> **Reading text**

Sorry for the misunderstanding.
CJR is providing you a solution to suit the YoloV5 from in this stream, and you can continue to follow this stream.

However, I can give you my suggestions which follows a different workflow:
Pytorch → ONNX → TRT
And conversion to ONNX first is a more standardized way to handle YoloV5 from the official page:

You can choose either way to solve your problem and I hope they do not clash with each other.

@ersheng Thanks!

@ersheng I’ll try it both ways since @CJR is busy/unavailable currently. I’ll go with Pytorch → Onnx → TRT approach. It would be great if you can help out with the custom parsing functions and config files for smooth implementation of yolov5 in TRT!

@ersheng Thanks a lot. I try this way and it works!
But there seems have some wrong about results.

And it returns warning info.

WARNING: …/nvdsinfer/nvdsinfer_func_utils.cpp:34 [TRT]: Explicit batch network detected and batch size specified, use enqueue without batch size instead.


I change the input size to width=320 height=512

And get onnx from Darknet but not pytorch. And set batchsize=1 using this command:

python yolov4.cfg yolov4.weights ./data/dog.jpg 1


trtexec --onnx=yolov4_1_3_512_320.onnx --explicitBatch --saveEngine=yolov4_1_3_320_512_fp16.engine --workspace=4096 --fp16


When I set batchsize=4, it gives errors and quit. Does the batchsize have be 1 and input size 320*512? Must I use the Pytorch model? Can the workflow be darknet → ONNX → TensoRT?


For the warning

I agree that this warning is annoying but you can now simply ignore it.
It is a historical remaining issue caused by backward compatibility to Caffe and Uff models.
It will be removed in later TensorRT verisons.

For the error

In which step the program quit with error? As I know batch size should be consistent in the workflow: ONNX → TRT → DS pipeline:

           batchsize=4  batchsize=4     batchsize=4
Darknet  ->   ONNX   ->   TensorRT  ->  DS pipeline

Have you configured batch size of both [streammux] and [primary-gie]?

> **List of tasks**
**a.** List each option name, with its leading dashes, that the trtexec command in the TensorRT thread passes.
**b.** Reproduce the TensorRT thread word for word, starting with "You can choose" and going on through "batch size instead.".

> **Raw data**
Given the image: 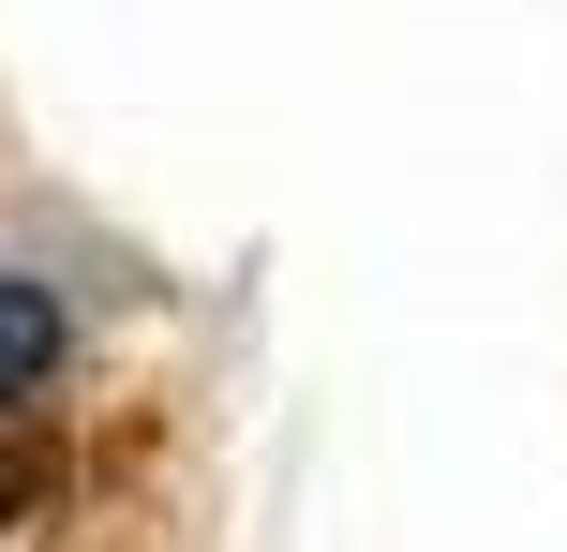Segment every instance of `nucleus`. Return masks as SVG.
<instances>
[{"label": "nucleus", "mask_w": 567, "mask_h": 552, "mask_svg": "<svg viewBox=\"0 0 567 552\" xmlns=\"http://www.w3.org/2000/svg\"><path fill=\"white\" fill-rule=\"evenodd\" d=\"M60 358H75V314H60V284H30L16 254H0V418H30L60 388Z\"/></svg>", "instance_id": "1"}]
</instances>
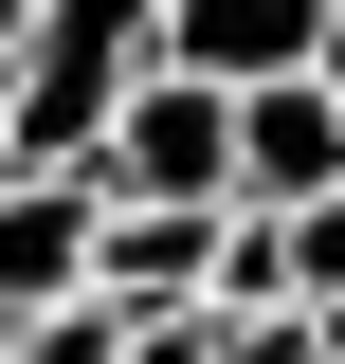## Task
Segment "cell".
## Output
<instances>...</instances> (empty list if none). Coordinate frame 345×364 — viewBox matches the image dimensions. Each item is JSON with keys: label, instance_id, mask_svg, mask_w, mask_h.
Returning <instances> with one entry per match:
<instances>
[{"label": "cell", "instance_id": "9c48e42d", "mask_svg": "<svg viewBox=\"0 0 345 364\" xmlns=\"http://www.w3.org/2000/svg\"><path fill=\"white\" fill-rule=\"evenodd\" d=\"M327 73H345V0H327Z\"/></svg>", "mask_w": 345, "mask_h": 364}, {"label": "cell", "instance_id": "8992f818", "mask_svg": "<svg viewBox=\"0 0 345 364\" xmlns=\"http://www.w3.org/2000/svg\"><path fill=\"white\" fill-rule=\"evenodd\" d=\"M273 291L345 328V182H309V200H273Z\"/></svg>", "mask_w": 345, "mask_h": 364}, {"label": "cell", "instance_id": "30bf717a", "mask_svg": "<svg viewBox=\"0 0 345 364\" xmlns=\"http://www.w3.org/2000/svg\"><path fill=\"white\" fill-rule=\"evenodd\" d=\"M18 18H37V0H0V37H18Z\"/></svg>", "mask_w": 345, "mask_h": 364}, {"label": "cell", "instance_id": "3957f363", "mask_svg": "<svg viewBox=\"0 0 345 364\" xmlns=\"http://www.w3.org/2000/svg\"><path fill=\"white\" fill-rule=\"evenodd\" d=\"M146 55L200 91H255V73H309L327 55V0H146Z\"/></svg>", "mask_w": 345, "mask_h": 364}, {"label": "cell", "instance_id": "5b68a950", "mask_svg": "<svg viewBox=\"0 0 345 364\" xmlns=\"http://www.w3.org/2000/svg\"><path fill=\"white\" fill-rule=\"evenodd\" d=\"M91 291V182L73 164H0V328Z\"/></svg>", "mask_w": 345, "mask_h": 364}, {"label": "cell", "instance_id": "52a82bcc", "mask_svg": "<svg viewBox=\"0 0 345 364\" xmlns=\"http://www.w3.org/2000/svg\"><path fill=\"white\" fill-rule=\"evenodd\" d=\"M218 364H345V346H327V310L273 291V310H218Z\"/></svg>", "mask_w": 345, "mask_h": 364}, {"label": "cell", "instance_id": "7a4b0ae2", "mask_svg": "<svg viewBox=\"0 0 345 364\" xmlns=\"http://www.w3.org/2000/svg\"><path fill=\"white\" fill-rule=\"evenodd\" d=\"M73 182H91V200H218V91L146 55V73L109 91V128H91Z\"/></svg>", "mask_w": 345, "mask_h": 364}, {"label": "cell", "instance_id": "6da1fadb", "mask_svg": "<svg viewBox=\"0 0 345 364\" xmlns=\"http://www.w3.org/2000/svg\"><path fill=\"white\" fill-rule=\"evenodd\" d=\"M128 73H146V0H37L0 37V164H91Z\"/></svg>", "mask_w": 345, "mask_h": 364}, {"label": "cell", "instance_id": "277c9868", "mask_svg": "<svg viewBox=\"0 0 345 364\" xmlns=\"http://www.w3.org/2000/svg\"><path fill=\"white\" fill-rule=\"evenodd\" d=\"M91 291L109 310H200L218 291V200H91Z\"/></svg>", "mask_w": 345, "mask_h": 364}, {"label": "cell", "instance_id": "ba28073f", "mask_svg": "<svg viewBox=\"0 0 345 364\" xmlns=\"http://www.w3.org/2000/svg\"><path fill=\"white\" fill-rule=\"evenodd\" d=\"M128 364H218V310H146V328H128Z\"/></svg>", "mask_w": 345, "mask_h": 364}]
</instances>
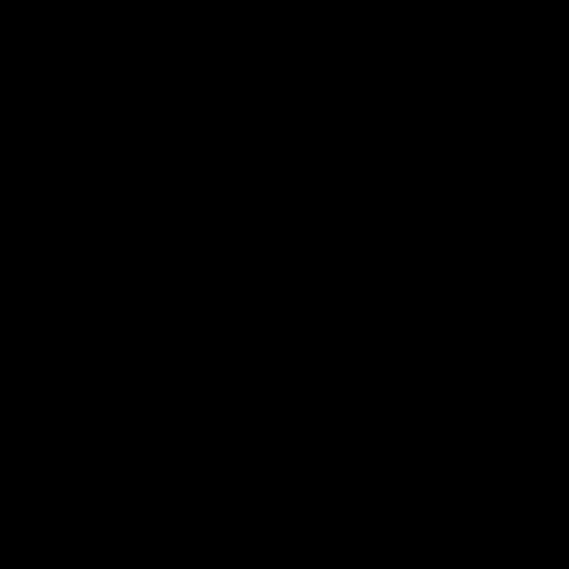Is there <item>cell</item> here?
Wrapping results in <instances>:
<instances>
[]
</instances>
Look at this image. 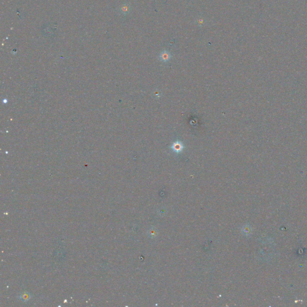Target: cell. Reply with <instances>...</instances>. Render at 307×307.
<instances>
[{
    "label": "cell",
    "mask_w": 307,
    "mask_h": 307,
    "mask_svg": "<svg viewBox=\"0 0 307 307\" xmlns=\"http://www.w3.org/2000/svg\"><path fill=\"white\" fill-rule=\"evenodd\" d=\"M20 298L23 300V301L24 300H29L30 299V295H28V294H23L21 296Z\"/></svg>",
    "instance_id": "obj_3"
},
{
    "label": "cell",
    "mask_w": 307,
    "mask_h": 307,
    "mask_svg": "<svg viewBox=\"0 0 307 307\" xmlns=\"http://www.w3.org/2000/svg\"><path fill=\"white\" fill-rule=\"evenodd\" d=\"M172 150L176 153H180L184 148L183 144L181 142H175L171 146Z\"/></svg>",
    "instance_id": "obj_2"
},
{
    "label": "cell",
    "mask_w": 307,
    "mask_h": 307,
    "mask_svg": "<svg viewBox=\"0 0 307 307\" xmlns=\"http://www.w3.org/2000/svg\"><path fill=\"white\" fill-rule=\"evenodd\" d=\"M171 58H172V55L169 51L166 50L162 51L159 56V58L160 61L164 62L169 61Z\"/></svg>",
    "instance_id": "obj_1"
}]
</instances>
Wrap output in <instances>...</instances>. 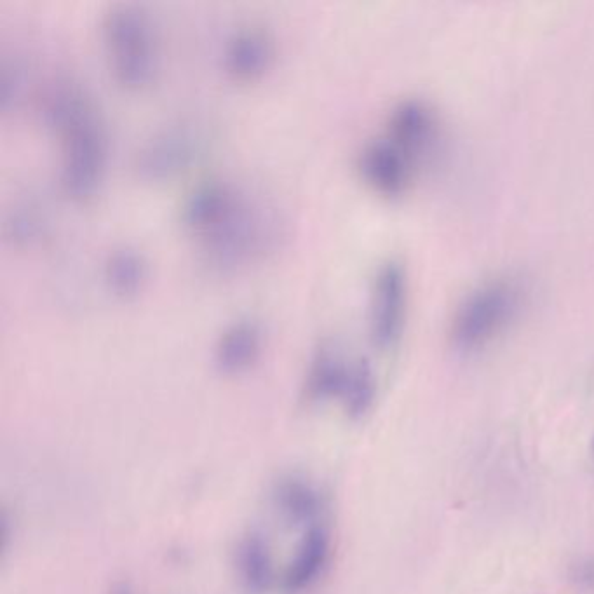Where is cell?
<instances>
[{"label": "cell", "mask_w": 594, "mask_h": 594, "mask_svg": "<svg viewBox=\"0 0 594 594\" xmlns=\"http://www.w3.org/2000/svg\"><path fill=\"white\" fill-rule=\"evenodd\" d=\"M281 236L283 222L274 208L236 194L225 213L203 232L204 260L211 269L234 270L274 250Z\"/></svg>", "instance_id": "obj_1"}, {"label": "cell", "mask_w": 594, "mask_h": 594, "mask_svg": "<svg viewBox=\"0 0 594 594\" xmlns=\"http://www.w3.org/2000/svg\"><path fill=\"white\" fill-rule=\"evenodd\" d=\"M102 35L115 81L129 89H140L154 81L159 65L156 34L140 7H108L103 14Z\"/></svg>", "instance_id": "obj_2"}, {"label": "cell", "mask_w": 594, "mask_h": 594, "mask_svg": "<svg viewBox=\"0 0 594 594\" xmlns=\"http://www.w3.org/2000/svg\"><path fill=\"white\" fill-rule=\"evenodd\" d=\"M523 305V288L513 277L481 284L460 304L452 323L453 344L476 351L506 330Z\"/></svg>", "instance_id": "obj_3"}, {"label": "cell", "mask_w": 594, "mask_h": 594, "mask_svg": "<svg viewBox=\"0 0 594 594\" xmlns=\"http://www.w3.org/2000/svg\"><path fill=\"white\" fill-rule=\"evenodd\" d=\"M208 142V131L199 122L169 124L140 145L135 156L136 175L149 182L180 175L204 156Z\"/></svg>", "instance_id": "obj_4"}, {"label": "cell", "mask_w": 594, "mask_h": 594, "mask_svg": "<svg viewBox=\"0 0 594 594\" xmlns=\"http://www.w3.org/2000/svg\"><path fill=\"white\" fill-rule=\"evenodd\" d=\"M60 136L63 138L61 189L74 199H86L100 185L107 154V140L98 112L75 122Z\"/></svg>", "instance_id": "obj_5"}, {"label": "cell", "mask_w": 594, "mask_h": 594, "mask_svg": "<svg viewBox=\"0 0 594 594\" xmlns=\"http://www.w3.org/2000/svg\"><path fill=\"white\" fill-rule=\"evenodd\" d=\"M406 276L396 260L380 265L373 281L370 335L382 351L398 344L405 323Z\"/></svg>", "instance_id": "obj_6"}, {"label": "cell", "mask_w": 594, "mask_h": 594, "mask_svg": "<svg viewBox=\"0 0 594 594\" xmlns=\"http://www.w3.org/2000/svg\"><path fill=\"white\" fill-rule=\"evenodd\" d=\"M359 169L378 192L398 196L410 182L412 159L391 138H382L366 143L359 156Z\"/></svg>", "instance_id": "obj_7"}, {"label": "cell", "mask_w": 594, "mask_h": 594, "mask_svg": "<svg viewBox=\"0 0 594 594\" xmlns=\"http://www.w3.org/2000/svg\"><path fill=\"white\" fill-rule=\"evenodd\" d=\"M330 560V530L323 523L307 528L284 575L283 588L286 594L309 591L323 577Z\"/></svg>", "instance_id": "obj_8"}, {"label": "cell", "mask_w": 594, "mask_h": 594, "mask_svg": "<svg viewBox=\"0 0 594 594\" xmlns=\"http://www.w3.org/2000/svg\"><path fill=\"white\" fill-rule=\"evenodd\" d=\"M272 504L284 520L305 527L319 525L326 511V500L318 486L298 476L277 481L272 488Z\"/></svg>", "instance_id": "obj_9"}, {"label": "cell", "mask_w": 594, "mask_h": 594, "mask_svg": "<svg viewBox=\"0 0 594 594\" xmlns=\"http://www.w3.org/2000/svg\"><path fill=\"white\" fill-rule=\"evenodd\" d=\"M262 337V326L255 318H239L230 323L216 340V368L229 375L250 368L262 349Z\"/></svg>", "instance_id": "obj_10"}, {"label": "cell", "mask_w": 594, "mask_h": 594, "mask_svg": "<svg viewBox=\"0 0 594 594\" xmlns=\"http://www.w3.org/2000/svg\"><path fill=\"white\" fill-rule=\"evenodd\" d=\"M272 54L274 42L269 32L264 28L246 27L230 35L223 51V61L230 74L239 79H250L269 67Z\"/></svg>", "instance_id": "obj_11"}, {"label": "cell", "mask_w": 594, "mask_h": 594, "mask_svg": "<svg viewBox=\"0 0 594 594\" xmlns=\"http://www.w3.org/2000/svg\"><path fill=\"white\" fill-rule=\"evenodd\" d=\"M351 365L331 342H321L314 352L305 377L304 398L309 403H323L328 399L342 398L349 380Z\"/></svg>", "instance_id": "obj_12"}, {"label": "cell", "mask_w": 594, "mask_h": 594, "mask_svg": "<svg viewBox=\"0 0 594 594\" xmlns=\"http://www.w3.org/2000/svg\"><path fill=\"white\" fill-rule=\"evenodd\" d=\"M436 135L434 114L419 100H405L392 110L389 138L412 159L427 149Z\"/></svg>", "instance_id": "obj_13"}, {"label": "cell", "mask_w": 594, "mask_h": 594, "mask_svg": "<svg viewBox=\"0 0 594 594\" xmlns=\"http://www.w3.org/2000/svg\"><path fill=\"white\" fill-rule=\"evenodd\" d=\"M236 565L244 589L251 594H265L274 586V560L267 535L248 530L237 544Z\"/></svg>", "instance_id": "obj_14"}, {"label": "cell", "mask_w": 594, "mask_h": 594, "mask_svg": "<svg viewBox=\"0 0 594 594\" xmlns=\"http://www.w3.org/2000/svg\"><path fill=\"white\" fill-rule=\"evenodd\" d=\"M234 197L236 192L225 183H201L183 199L180 220L190 229L204 232L225 213Z\"/></svg>", "instance_id": "obj_15"}, {"label": "cell", "mask_w": 594, "mask_h": 594, "mask_svg": "<svg viewBox=\"0 0 594 594\" xmlns=\"http://www.w3.org/2000/svg\"><path fill=\"white\" fill-rule=\"evenodd\" d=\"M105 283L108 288L114 291L115 295L128 297L133 295L147 276V264L142 253L135 248L121 246L108 253L103 269Z\"/></svg>", "instance_id": "obj_16"}, {"label": "cell", "mask_w": 594, "mask_h": 594, "mask_svg": "<svg viewBox=\"0 0 594 594\" xmlns=\"http://www.w3.org/2000/svg\"><path fill=\"white\" fill-rule=\"evenodd\" d=\"M48 216L41 206L32 201H18L4 218V234L14 244H32L39 241L48 230Z\"/></svg>", "instance_id": "obj_17"}, {"label": "cell", "mask_w": 594, "mask_h": 594, "mask_svg": "<svg viewBox=\"0 0 594 594\" xmlns=\"http://www.w3.org/2000/svg\"><path fill=\"white\" fill-rule=\"evenodd\" d=\"M375 396H377V380H375L372 365L366 359H359L351 365L349 380L340 398L344 403L345 412L349 413L352 419L365 417L373 406Z\"/></svg>", "instance_id": "obj_18"}, {"label": "cell", "mask_w": 594, "mask_h": 594, "mask_svg": "<svg viewBox=\"0 0 594 594\" xmlns=\"http://www.w3.org/2000/svg\"><path fill=\"white\" fill-rule=\"evenodd\" d=\"M23 77L18 65H4L0 72V108L9 110L16 103L23 88Z\"/></svg>", "instance_id": "obj_19"}, {"label": "cell", "mask_w": 594, "mask_h": 594, "mask_svg": "<svg viewBox=\"0 0 594 594\" xmlns=\"http://www.w3.org/2000/svg\"><path fill=\"white\" fill-rule=\"evenodd\" d=\"M575 581L579 582L584 588L594 589V561H586L577 567L575 572Z\"/></svg>", "instance_id": "obj_20"}, {"label": "cell", "mask_w": 594, "mask_h": 594, "mask_svg": "<svg viewBox=\"0 0 594 594\" xmlns=\"http://www.w3.org/2000/svg\"><path fill=\"white\" fill-rule=\"evenodd\" d=\"M593 452H594V441H593Z\"/></svg>", "instance_id": "obj_21"}]
</instances>
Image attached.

> **Answers for this exercise**
**a.**
--onnx
--explicitBatch
--saveEngine
--workspace
--fp16

**b.**
You can choose either way to solve your problem and I hope they do not clash with each other.

@ersheng Thanks!

@ersheng I’ll try it both ways since @CJR is busy/unavailable currently. I’ll go with Pytorch → Onnx → TRT approach. It would be great if you can help out with the custom parsing functions and config files for smooth implementation of yolov5 in TRT!

@ersheng Thanks a lot. I try this way and it works!
But there seems have some wrong about results.

And it returns warning info.

WARNING: …/nvdsinfer/nvdsinfer_func_utils.cpp:34 [TRT]: Explicit batch network detected and batch size specified, use enqueue without batch size instead.